— begin Page excerpt —

In the Beginning

In order to understand the nature and flowing references throughout my blog, I recommend reading my initial post The End of the Beginning first.

8.22.2013

The Spiral

I am a firm believer that the universe brings you repeated situations - new players and details but the theme remains unchanged - until you learn the intended lesson. This provides an opportunity to learn, grow, and apply new skills in a familiar, albeit sometimes uncomfortable, scenario. I've come to call this The Spiral and I am living one right now.

A year ago (see recent Anniversary post) I found myself in a circumstance where I did not feel safe at my home. I had arranged a few months' reprieve from work travel in order to spend time with my mother during her temporary stay. But as the days and weeks went on, the unfolding of my Breakthrough Crisis rendered me feeling inexplicably and extremely unsafe. I clammered for and even forged a couple of hasty business trips simply to escape my at-home exhaustion. I hated the speedy pace of business travel but was desperate to get away from the house and my mother. It did little to assuage my discomfort. As it turned out, I did not feel safe anywhere.

This year, I am in a different city and a different house with a job that requires very little travel. The last four months I have concentrated much on creating a peaceful and safe surrounding to aid my healing process. It has been working out swimmingly until recent events of death, dismemberment, and harassment ensued. It seems there is no pause button on life in the midst of one's healing journey.

My neighbor's dogs viciously attacked and killed my eldest cat in my own front yard a week ago. The experience was traumatic to say the least; picking up parts of his body, feeling his broken spine, noticing his missing pieces, and taking him to the vet for immediate euthanization. I grieved the loss for several days; he was a good friend to me for 17 years.

My youngest cat has been missing for 2 months; I no longer have hope that he will return as I suspect he met the same fate. I contacted Animal Control to get the scoop on local laws, and in fact there is one prohibiting free roaming dogs. In talking with other neighbors I now know that there have been multiple killings in the last year including cats and chickens. This is an epidemic but everyone has been reticent to communicate with the responsible neighbors. Now I know why.

I waited several days to talk to them so as to communicate in a calm, orderly manner. I relayed the sad story of my kitty and sited the ordinance which requires them to keep their dogs contained on their property. The conversation did not go well. They exploded in anger, proceeded to defame my character, denied all responsibility (despite the eye witness account) and ended the exchange with threats of property damage. Later that evening they retaliated in a number of ways with bright lights and noise which prevented me from getting any sleep.

— end Page excerpt —
— begin Given material —

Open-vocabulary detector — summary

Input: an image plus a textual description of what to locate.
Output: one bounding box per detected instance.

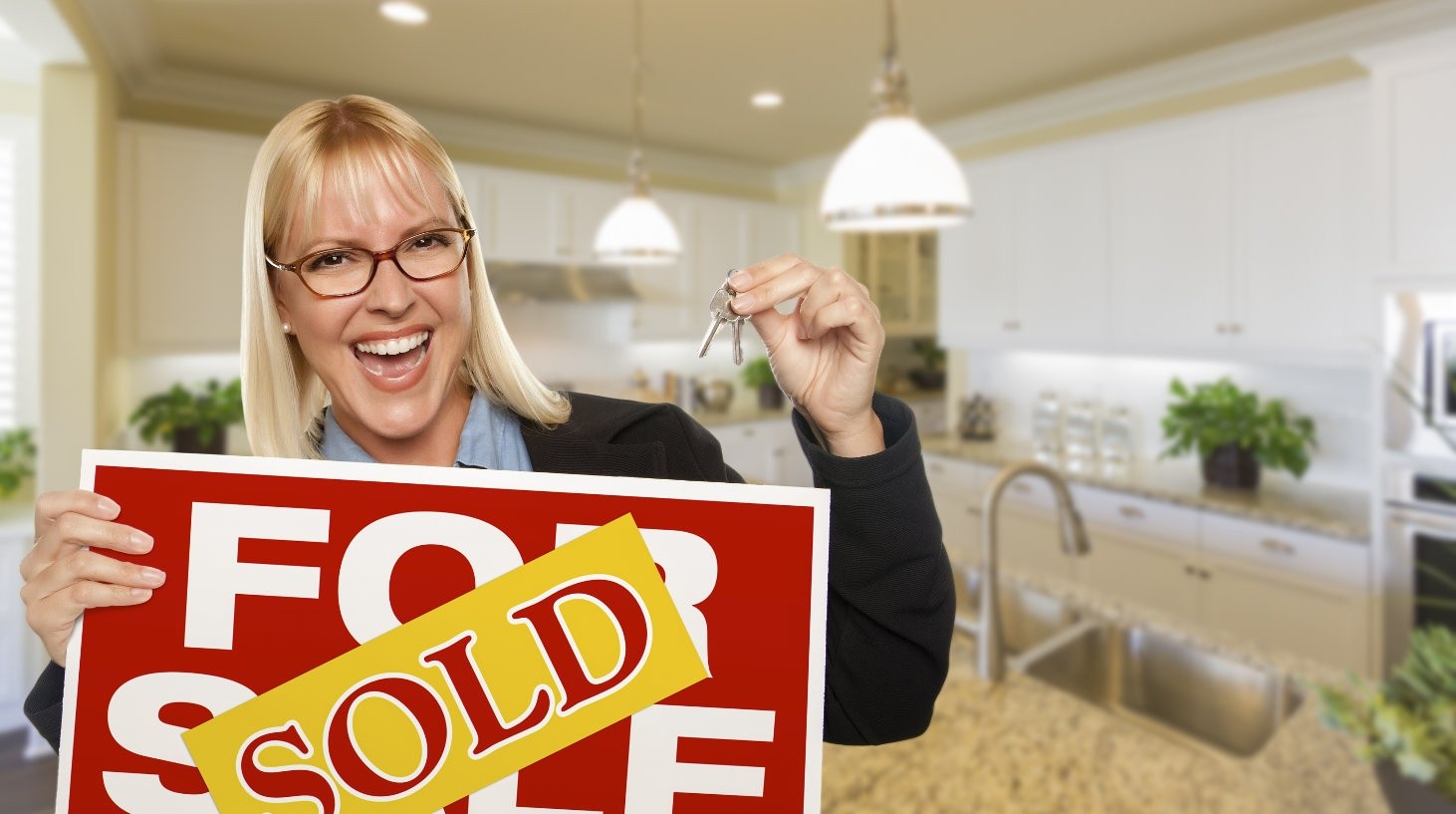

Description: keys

— end Given material —

Set down word for word the stretch of the blog post above from "My youngest cat" through "I know why.".

Result for this exercise:
My youngest cat has been missing for 2 months; I no longer have hope that he will return as I suspect he met the same fate. I contacted Animal Control to get the scoop on local laws, and in fact there is one prohibiting free roaming dogs. In talking with other neighbors I now know that there have been multiple killings in the last year including cats and chickens. This is an epidemic but everyone has been reticent to communicate with the responsible neighbors. Now I know why.